In July 2023, Phoenix and several other cities faced one of the hottest months ever documented. And while many of us grumble about the discomfort, a recent study shows that these intense heatwaves may have far-reaching consequences, especially for certain parts of the population.
“Our research finds that cumulative exposure to extreme heat can undermine cognitive health, but it does so unequally across the population,” said Eun Young Choi, a postdoctoral associate at the NYU School of Global Public Health.
Extreme heat is already known as the top culprit in weather-related deaths in the United States – claiming more lives annually than the combined might of hurricanes, tornadoes, and lightning strikes.
However, the cognitive toll of extreme heat has only recently become an area of concern. Previous research has suggested that high temperatures might negatively affect cognitive function.
Still, most of these studies have generally examined cognitive impacts shortly after brief heat exposures, leaving the long-term effects relatively uncharted territory.
Virginia Chang, the study’s senior author, elaborates on the dangers of recurring or extended heat exposures.
“Cognitive decline may not manifest right after a single heat event, but repeated or prolonged exposures to extreme heat may be detrimental,” said Chang.

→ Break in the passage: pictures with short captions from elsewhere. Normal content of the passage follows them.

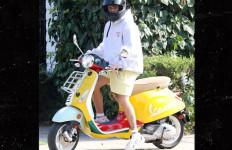 Lihat Nih Gaya Justin Bieber Naik Vespa Primavera Sean Wotherspoon, Keren Enggak? - JPNN.com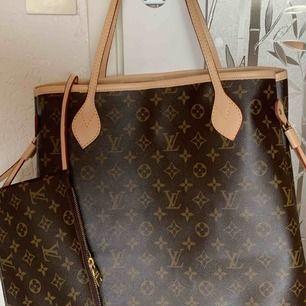 Ny väska inspirerad Louis Vuitton neverfull    Med stor clutch som kan användas separat mycket bra kopi bra kvalitet Hämtas kan frakta spårbar 65kr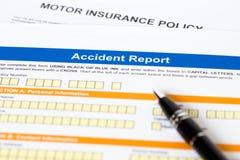 Forma de informe de accidente del seguro del motor o de coche Foto de archivo libre de regalías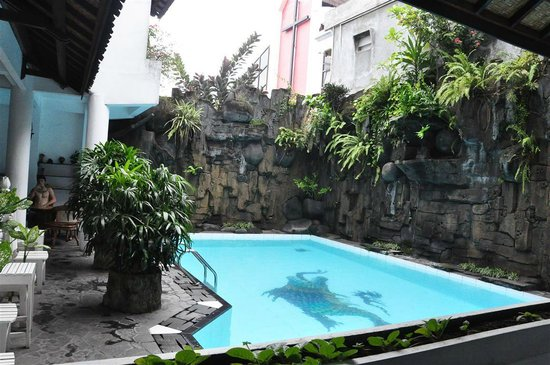 Swimming pool @ Bladok Losmen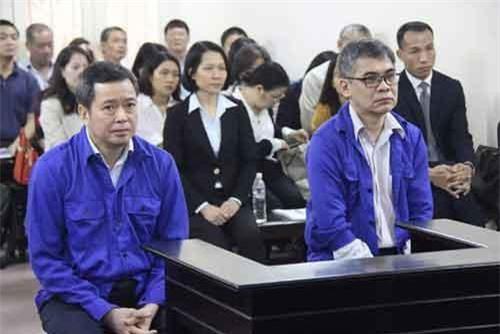 Bị cáo Từ Thành Nghĩa (đeo kính) và Võ Quang Huy tại tòa. Ảnh: Dân trí.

“Cumulative exposure to extreme heat can trigger a cascade of events in the brain, including cellular damage, inflammation, and oxidative stress, all of which can exhaust one’s cognitive reserve.”
“The projected increase in extreme heat days is a growing public health concern. While exposure to extreme heat has been shown to negatively affect mortality and physical health, very little is known about its long-term consequences for late-life cognitive function,” wrote the study authors.
“We examined whether extreme heat exposure is associated with cognitive decline among older adults and whether this association differs by race/ethnicity and neighbourhood socioeconomic status.”
The researchers analyzed data from the Health and Retirement Study, conducted by the University of Michigan, which spanned 12 years (2006-2018) and included roughly 9,500 U.S. adults aged 52 and older. The comprehensive study measured participants’ cognitive function over time.
The research group also incorporated socioeconomic data about the participants’ neighborhoods. They measured each participant’s cumulative exposure to extreme heat over the study’s 12-year duration using historical temperature records from the CDC’s National Environmental Public Health Tracking Network.
The results were telling. High exposure to extreme heat was linked with faster cognitive decline in residents of impoverished neighborhoods. By contrast, those from affluent neighborhoods appeared to be shielded.
“Affluent neighborhoods tend to have resources that can help in a heat wave – things like well-maintained green spaces, air conditioning, and cooling centers. In disadvantaged neighborhoods, these resources may not exist,” explained Haena Lee, co-first author of the study.
Interestingly, the racial disparities were pronounced as well. Black older adults exhibited faster cognitive decline due to heat exposure, a trend not observed in white or Hispanic older adults.
“One possible explanation for this pattern of findings is that Black older adults may have disproportionately experienced systemic disadvantages throughout their lives due to structural racism, segregation, and other discriminatory policies, all of which may affect cognitive reserve,” said Chang.
In light of these alarming findings, the research team advocates for local governments and health officials to develop strategic policies. Their recommendations aim to identify, support, and strengthen communication with these heat-vulnerable residents.
“When faced with high temperatures, our study reveals that vulnerable populations are experiencing compounding disadvantages,” said Choi. “Extreme heat is a serious public health threat, and in the context of climate change, we need to focus on supporting at-risk groups in order to build resilient communities.”
The research is published in the Journal of Epidemiology & Community Health.
Extreme heat, often characterized by temperatures that are much hotter and/or humid than average, can have a profound effect on human health. The increasing frequency and intensity of heatwaves due to climate change have made understanding these impacts even more crucial.
Symptoms can include heavy sweating, weakness, dizziness, nausea, headache, and muscle cramps. It’s essentially a sign that the body is struggling to regulate its temperature.
This is a severe and life-threatening condition that occurs when the body can’t cool down. Symptoms include a high body temperature (104°F or higher), altered mental state, nausea, and racing heart rate. If not treated promptly, it can lead to organ damage or death.
High temperatures can strain the heart, especially in individuals with pre-existing heart conditions.
Hot weather can exacerbate conditions like asthma and chronic obstructive pulmonary disease (COPD). It can also increase the concentrations of ground-level ozone, a harmful air pollutant, aggravating these conditions further.
Dehydration in high temperatures can lead to kidney stones and other renal problems.
As detailed in the NYU study, prolonged exposure to extreme heat can contribute to cognitive decline, especially in vulnerable populations.
Extreme heat can exacerbate symptoms in individuals with mental health disorders. For example, some antipsychotic, antidepressant, and antihistamine medications can affect the body’s ability to regulate temperature, making individuals more susceptible to heat-related illnesses.